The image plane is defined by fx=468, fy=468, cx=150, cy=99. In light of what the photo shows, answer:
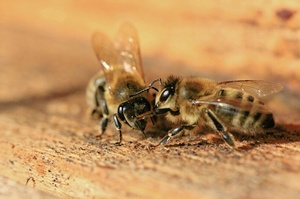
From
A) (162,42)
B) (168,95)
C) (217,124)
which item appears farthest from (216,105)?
(162,42)

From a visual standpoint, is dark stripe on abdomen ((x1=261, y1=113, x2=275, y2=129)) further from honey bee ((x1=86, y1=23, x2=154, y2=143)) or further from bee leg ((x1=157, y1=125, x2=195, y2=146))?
honey bee ((x1=86, y1=23, x2=154, y2=143))

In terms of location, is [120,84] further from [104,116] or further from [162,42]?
[162,42]

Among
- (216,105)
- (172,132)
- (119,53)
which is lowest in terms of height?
(172,132)

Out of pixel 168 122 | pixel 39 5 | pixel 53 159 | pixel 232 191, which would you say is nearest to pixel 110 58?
pixel 168 122

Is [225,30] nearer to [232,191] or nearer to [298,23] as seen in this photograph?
[298,23]

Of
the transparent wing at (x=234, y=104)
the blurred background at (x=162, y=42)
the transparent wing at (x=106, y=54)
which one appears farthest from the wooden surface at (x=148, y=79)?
the transparent wing at (x=106, y=54)

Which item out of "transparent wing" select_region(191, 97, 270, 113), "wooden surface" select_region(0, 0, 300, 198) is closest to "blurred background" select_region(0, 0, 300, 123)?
"wooden surface" select_region(0, 0, 300, 198)

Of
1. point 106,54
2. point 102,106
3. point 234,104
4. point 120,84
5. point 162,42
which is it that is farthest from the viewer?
point 162,42
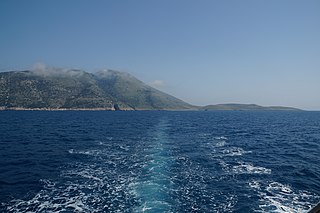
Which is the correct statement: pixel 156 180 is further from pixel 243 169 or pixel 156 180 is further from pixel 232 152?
pixel 232 152

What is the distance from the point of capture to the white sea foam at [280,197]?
23.6 metres

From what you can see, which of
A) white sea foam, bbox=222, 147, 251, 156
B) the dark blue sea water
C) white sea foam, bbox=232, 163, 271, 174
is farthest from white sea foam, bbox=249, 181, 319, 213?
white sea foam, bbox=222, 147, 251, 156

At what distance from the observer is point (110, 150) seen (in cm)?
5141

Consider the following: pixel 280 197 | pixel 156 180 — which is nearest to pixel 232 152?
pixel 280 197

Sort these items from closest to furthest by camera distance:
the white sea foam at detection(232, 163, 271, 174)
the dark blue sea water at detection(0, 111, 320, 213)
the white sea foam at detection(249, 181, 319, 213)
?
1. the white sea foam at detection(249, 181, 319, 213)
2. the dark blue sea water at detection(0, 111, 320, 213)
3. the white sea foam at detection(232, 163, 271, 174)

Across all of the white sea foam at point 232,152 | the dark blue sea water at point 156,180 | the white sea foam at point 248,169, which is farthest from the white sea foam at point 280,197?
the white sea foam at point 232,152

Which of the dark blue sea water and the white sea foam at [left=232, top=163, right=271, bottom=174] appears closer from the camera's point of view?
the dark blue sea water

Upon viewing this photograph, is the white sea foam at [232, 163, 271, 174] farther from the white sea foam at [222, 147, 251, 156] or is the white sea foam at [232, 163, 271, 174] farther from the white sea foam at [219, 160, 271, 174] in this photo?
the white sea foam at [222, 147, 251, 156]

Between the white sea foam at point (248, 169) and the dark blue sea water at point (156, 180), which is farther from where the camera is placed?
the white sea foam at point (248, 169)

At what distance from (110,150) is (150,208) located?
3023 cm

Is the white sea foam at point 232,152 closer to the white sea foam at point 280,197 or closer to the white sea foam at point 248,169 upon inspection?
the white sea foam at point 248,169

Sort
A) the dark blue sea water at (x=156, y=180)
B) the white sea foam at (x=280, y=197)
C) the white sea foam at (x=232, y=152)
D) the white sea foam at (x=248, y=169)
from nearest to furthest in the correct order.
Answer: the white sea foam at (x=280, y=197) → the dark blue sea water at (x=156, y=180) → the white sea foam at (x=248, y=169) → the white sea foam at (x=232, y=152)

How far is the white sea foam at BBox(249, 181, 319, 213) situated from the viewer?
77.4 feet

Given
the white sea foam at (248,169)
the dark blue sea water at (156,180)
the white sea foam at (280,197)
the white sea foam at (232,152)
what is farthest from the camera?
the white sea foam at (232,152)
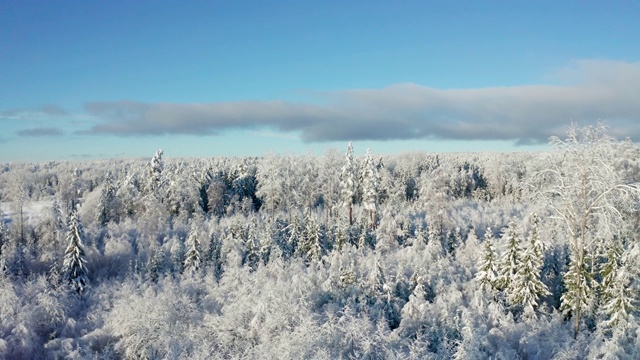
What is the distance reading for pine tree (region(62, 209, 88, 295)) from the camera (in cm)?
3806

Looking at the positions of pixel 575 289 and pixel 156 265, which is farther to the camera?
pixel 156 265

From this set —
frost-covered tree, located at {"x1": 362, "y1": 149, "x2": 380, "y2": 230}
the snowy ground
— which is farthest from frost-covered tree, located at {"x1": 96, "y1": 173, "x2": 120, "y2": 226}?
frost-covered tree, located at {"x1": 362, "y1": 149, "x2": 380, "y2": 230}

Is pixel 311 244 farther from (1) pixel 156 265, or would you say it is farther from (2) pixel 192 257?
(1) pixel 156 265

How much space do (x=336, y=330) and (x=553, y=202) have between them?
14.0 metres

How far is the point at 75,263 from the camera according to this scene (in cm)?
3866

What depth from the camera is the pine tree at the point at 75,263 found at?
38062mm

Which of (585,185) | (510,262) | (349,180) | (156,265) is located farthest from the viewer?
(349,180)

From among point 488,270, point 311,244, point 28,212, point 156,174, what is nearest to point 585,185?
point 488,270

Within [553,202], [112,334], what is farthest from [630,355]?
[112,334]

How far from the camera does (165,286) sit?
108 ft

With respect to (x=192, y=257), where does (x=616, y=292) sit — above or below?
above

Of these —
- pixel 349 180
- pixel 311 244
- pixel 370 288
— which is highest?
pixel 349 180

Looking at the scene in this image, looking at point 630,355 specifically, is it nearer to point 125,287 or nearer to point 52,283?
point 125,287

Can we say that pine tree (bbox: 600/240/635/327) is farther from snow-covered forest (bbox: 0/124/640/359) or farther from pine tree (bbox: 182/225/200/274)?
pine tree (bbox: 182/225/200/274)
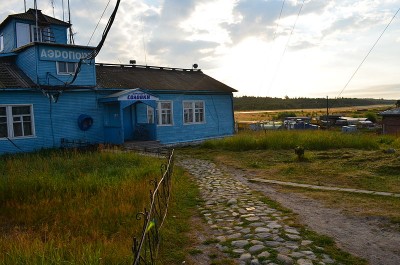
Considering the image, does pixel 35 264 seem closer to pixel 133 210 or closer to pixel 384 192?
pixel 133 210

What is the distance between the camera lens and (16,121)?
16203mm

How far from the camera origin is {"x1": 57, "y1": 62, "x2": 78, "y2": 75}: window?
17.7 m

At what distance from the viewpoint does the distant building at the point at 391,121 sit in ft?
95.0

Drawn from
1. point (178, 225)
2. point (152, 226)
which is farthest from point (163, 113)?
point (152, 226)

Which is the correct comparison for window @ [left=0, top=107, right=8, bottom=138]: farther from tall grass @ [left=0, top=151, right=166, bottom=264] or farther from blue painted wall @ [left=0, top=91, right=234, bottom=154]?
tall grass @ [left=0, top=151, right=166, bottom=264]

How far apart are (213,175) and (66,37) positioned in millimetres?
15100

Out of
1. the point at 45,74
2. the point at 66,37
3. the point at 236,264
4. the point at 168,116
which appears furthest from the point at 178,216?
the point at 66,37

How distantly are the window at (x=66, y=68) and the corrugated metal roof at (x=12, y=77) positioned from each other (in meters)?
1.52

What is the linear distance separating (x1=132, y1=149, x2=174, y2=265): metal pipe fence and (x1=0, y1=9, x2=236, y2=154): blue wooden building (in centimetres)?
1110

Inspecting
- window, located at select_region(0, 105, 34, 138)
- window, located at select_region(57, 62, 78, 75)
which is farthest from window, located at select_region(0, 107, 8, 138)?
window, located at select_region(57, 62, 78, 75)

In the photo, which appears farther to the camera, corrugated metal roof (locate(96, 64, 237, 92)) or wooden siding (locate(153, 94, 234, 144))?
wooden siding (locate(153, 94, 234, 144))

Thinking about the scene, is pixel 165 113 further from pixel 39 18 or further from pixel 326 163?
pixel 326 163

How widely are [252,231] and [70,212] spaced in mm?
3738

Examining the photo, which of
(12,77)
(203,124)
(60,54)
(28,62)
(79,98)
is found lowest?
(203,124)
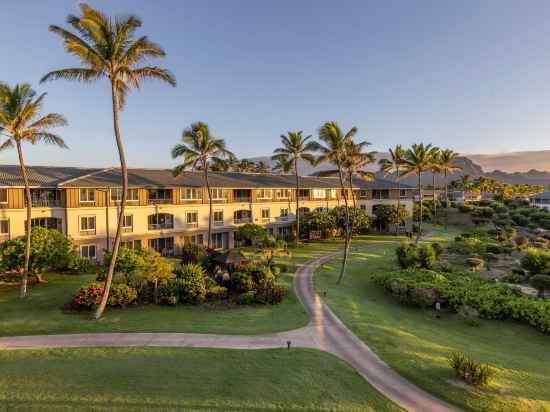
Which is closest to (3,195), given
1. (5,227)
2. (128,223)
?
(5,227)

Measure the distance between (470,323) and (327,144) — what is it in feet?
58.4

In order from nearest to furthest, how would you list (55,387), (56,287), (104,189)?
(55,387) → (56,287) → (104,189)

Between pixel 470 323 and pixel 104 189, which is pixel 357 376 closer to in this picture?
pixel 470 323

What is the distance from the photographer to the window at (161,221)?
3844 cm

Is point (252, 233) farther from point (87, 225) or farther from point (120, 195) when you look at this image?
point (87, 225)

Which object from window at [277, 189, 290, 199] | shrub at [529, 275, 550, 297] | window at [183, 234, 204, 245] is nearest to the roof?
window at [277, 189, 290, 199]

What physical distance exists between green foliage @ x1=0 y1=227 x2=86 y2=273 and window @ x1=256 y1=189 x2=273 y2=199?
87.6 feet

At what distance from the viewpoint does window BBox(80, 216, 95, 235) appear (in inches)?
1305

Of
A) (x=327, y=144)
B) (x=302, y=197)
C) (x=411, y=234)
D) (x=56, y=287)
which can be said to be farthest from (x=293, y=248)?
(x=56, y=287)

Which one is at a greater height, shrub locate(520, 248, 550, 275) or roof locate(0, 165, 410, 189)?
roof locate(0, 165, 410, 189)

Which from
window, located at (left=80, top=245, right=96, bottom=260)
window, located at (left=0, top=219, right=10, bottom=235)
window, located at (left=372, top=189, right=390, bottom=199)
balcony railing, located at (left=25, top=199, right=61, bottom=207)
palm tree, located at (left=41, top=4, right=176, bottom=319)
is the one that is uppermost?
palm tree, located at (left=41, top=4, right=176, bottom=319)

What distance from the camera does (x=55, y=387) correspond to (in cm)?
1013

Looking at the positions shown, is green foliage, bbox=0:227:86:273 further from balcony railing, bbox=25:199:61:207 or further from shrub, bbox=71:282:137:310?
shrub, bbox=71:282:137:310

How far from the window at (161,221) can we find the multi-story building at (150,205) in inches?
4.6
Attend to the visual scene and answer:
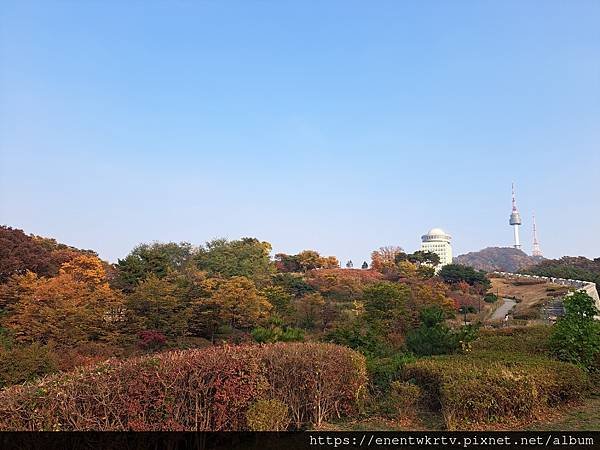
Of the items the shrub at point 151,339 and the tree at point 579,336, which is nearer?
the tree at point 579,336

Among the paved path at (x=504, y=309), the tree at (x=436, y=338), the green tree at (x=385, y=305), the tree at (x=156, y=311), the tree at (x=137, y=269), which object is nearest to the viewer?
the tree at (x=436, y=338)

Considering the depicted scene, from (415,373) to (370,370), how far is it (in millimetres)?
705

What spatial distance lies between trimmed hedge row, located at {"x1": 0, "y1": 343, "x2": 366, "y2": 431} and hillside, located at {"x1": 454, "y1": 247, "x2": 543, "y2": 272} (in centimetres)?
11076

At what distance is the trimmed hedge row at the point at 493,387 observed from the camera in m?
5.09

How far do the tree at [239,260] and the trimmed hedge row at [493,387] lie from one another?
22.4 m

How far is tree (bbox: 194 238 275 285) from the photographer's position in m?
30.2

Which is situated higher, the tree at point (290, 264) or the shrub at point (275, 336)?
the tree at point (290, 264)

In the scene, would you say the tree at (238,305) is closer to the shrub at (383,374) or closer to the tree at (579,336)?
the shrub at (383,374)

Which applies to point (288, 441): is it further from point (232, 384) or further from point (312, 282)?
point (312, 282)

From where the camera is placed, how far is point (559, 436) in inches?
187

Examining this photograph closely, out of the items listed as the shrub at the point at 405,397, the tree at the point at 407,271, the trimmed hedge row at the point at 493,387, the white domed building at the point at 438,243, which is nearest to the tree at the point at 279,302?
the trimmed hedge row at the point at 493,387

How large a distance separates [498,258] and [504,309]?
100455mm

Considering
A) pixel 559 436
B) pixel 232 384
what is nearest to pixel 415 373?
pixel 559 436

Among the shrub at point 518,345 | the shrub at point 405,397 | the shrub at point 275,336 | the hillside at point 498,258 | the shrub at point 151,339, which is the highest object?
the hillside at point 498,258
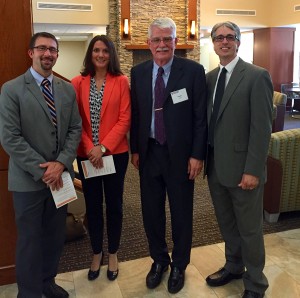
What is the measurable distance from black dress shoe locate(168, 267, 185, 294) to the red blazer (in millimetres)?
905

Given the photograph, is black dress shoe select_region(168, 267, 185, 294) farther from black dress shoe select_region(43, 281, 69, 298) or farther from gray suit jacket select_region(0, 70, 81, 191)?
gray suit jacket select_region(0, 70, 81, 191)

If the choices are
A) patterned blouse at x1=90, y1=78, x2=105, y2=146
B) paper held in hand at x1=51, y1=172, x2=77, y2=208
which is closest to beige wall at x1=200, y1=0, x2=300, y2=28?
patterned blouse at x1=90, y1=78, x2=105, y2=146

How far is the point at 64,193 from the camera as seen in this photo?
1.98 meters

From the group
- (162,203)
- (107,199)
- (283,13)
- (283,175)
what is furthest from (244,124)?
(283,13)

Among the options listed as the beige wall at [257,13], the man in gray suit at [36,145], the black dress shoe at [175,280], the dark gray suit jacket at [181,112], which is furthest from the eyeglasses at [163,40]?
the beige wall at [257,13]

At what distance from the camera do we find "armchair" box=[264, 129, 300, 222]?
10.4 feet

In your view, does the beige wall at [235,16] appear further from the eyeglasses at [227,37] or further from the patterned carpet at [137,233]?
the eyeglasses at [227,37]

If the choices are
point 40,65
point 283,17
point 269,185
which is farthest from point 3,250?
point 283,17

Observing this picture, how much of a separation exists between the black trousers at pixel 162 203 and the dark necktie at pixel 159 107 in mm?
77

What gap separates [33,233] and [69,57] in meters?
14.6

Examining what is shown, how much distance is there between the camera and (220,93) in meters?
2.01

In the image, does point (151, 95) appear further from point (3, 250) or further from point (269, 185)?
point (269, 185)

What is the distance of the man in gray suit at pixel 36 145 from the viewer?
1817 mm

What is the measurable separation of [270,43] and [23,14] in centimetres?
1050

☆ ☆ ☆

Output the lines above verbatim, beginning at the line that contains "Sort these items" and ending after the line that contains "3. the white".

▶ Response to this exercise
Sort these items from closest to furthest by camera distance:
the white sea foam at detection(232, 163, 271, 174)
the dark blue sea water at detection(0, 111, 320, 213)
the white sea foam at detection(249, 181, 319, 213)
?
1. the white sea foam at detection(249, 181, 319, 213)
2. the dark blue sea water at detection(0, 111, 320, 213)
3. the white sea foam at detection(232, 163, 271, 174)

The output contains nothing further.